━━ STUDY TEXT ━━

But where does this notion of man’s appropriate, that is what is perceived as good, behaviour come from, and what determines it? Most people would agree that the concepts of good and bad human behaviour are based on social conventions. This means that a particular society consented to a set of standards which they thought defined a desirable or at least acceptable human behaviour, and this collection of ideas of right and wrong conduct has been called ‘morality.’ The term originated from Latin moralis, which was coined by Cicero to translate the Greek term ethikos (English: ethics) using the root word mos, that is ‘custom.’ Hence moral means ‘pertaining to manners, customs.’ Alison Milbank reports that Chesterton proposed the idea that morality ‘did not proceed from some rational Rousseauian social contract’ but originated in a need to protect sacred places.
Be it one way or another, it is clear that morality is a uniquely human social construct not applicable to animals. I think all would agree that animals are not capable of discerning what is morally good or bad because their behaviour is governed by their instinct of survival primarily as individuals and secondarily as a species. Their only concerns in life are not to get eaten and to reproduce. This fact makes the question of the origin of moral values and the concepts of good and evil even more interesting and mysterious.
However, moralities can differ between nations. For example, while the already mentioned cannibalism or human sacrifices used to (or somewhere in the world still may) be perfectly normal for some indigenous tribes, such behaviour was renounced centuries ago by the European civilization, which considers itself superior on that account and accuses the indigenous people of being uncivilized. Ralph Wood’s comment in his essay on ‘Tolkien and Postmodernism’, in which he showed that Tolkien was concerned with many of the questions that later troubled the postmodernist era, hinted that the morality of a nation changed even across its history. He writes that the customs of the ancient pagan North that so much inspired Tolkien’s stories were brutal, and that ancient Romans (another of Tolkien’s inspirational sources) or Japanese even praised suicide as a moral ideal. Nonetheless, some values were common to all of them, such as honour, friendship, and humility; values that are still praised in our society nowadays. Philosophers and sociologists observed long ago that certain values are common to societies all around the world, even to the smallest indigenous tribes isolated from civilization. The values listed by Wood are just three of them.
Objective Morality
- S. Lewis in The Problem of Pain wrote that the moralities accepted by humans do not, in their essence, differ so much. The moral codes are not alien to Man in the sense that accepting them would mean to wholly rebuild Man’s nature; on the contrary, they were developed from Man’s innate knowledge of objective good and evil. Lewis expounded this topic in The Abolition of Man, published three years after The Problem of Pain, and its relation both to Chesterton and Tolkien’s theology is discussed by Donald Williams.

━━━
━━ DATA PROVIDED ━━

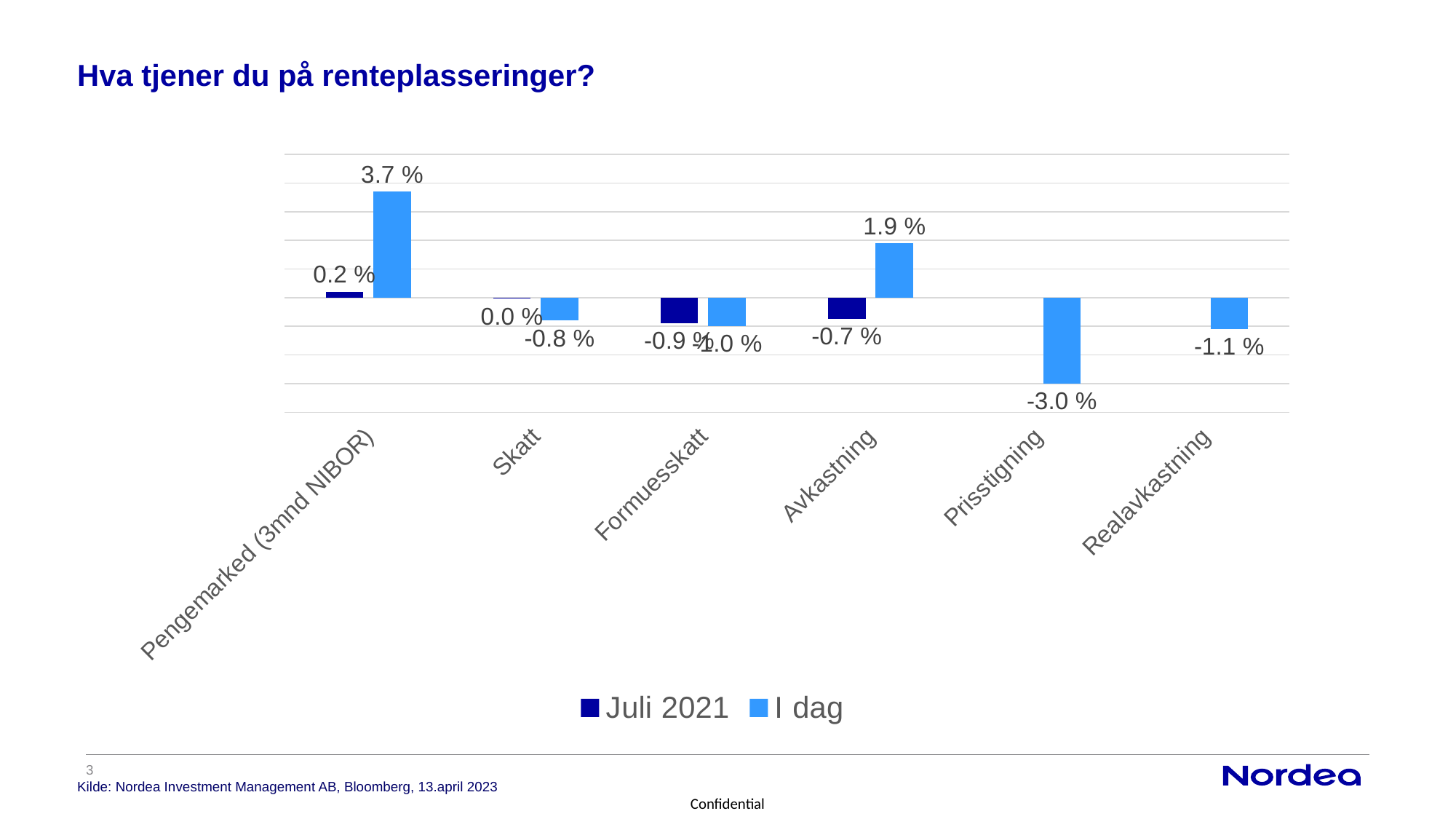
How many categories are shown on the x axis? 6 Which category has the lowest 'I dag' value? Prisstigning How many series does the legend list? 2 For Avkastning, which series has the larger value, 'Juli 2021' or 'I dag'? I dag What kind of chart is shown on the slide? Bar chart Which category has the highest 'I dag' value? Pengemarked (3mnd NIBOR) What is the 'I dag' value for Prisstigning? -3.0 % What is the 'Juli 2021' value for Avkastning? -0.7 % What is the title of the slide? Hva tjener du på renteplasseringer? What is the 'Juli 2021' value for Skatt? 0.0 % What is the difference between the 'I dag' and 'Juli 2021' values for Pengemarked (3mnd NIBOR)? 3.5 % What is the 'I dag' value for Pengemarked (3mnd NIBOR)? 3.7 %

━━━

ASSIGNMENT:
In the text on morality, which Latin term did Cicero coin to translate the Greek "ethikos"?

SOLUTION TO THE PROBLEM:
Moralis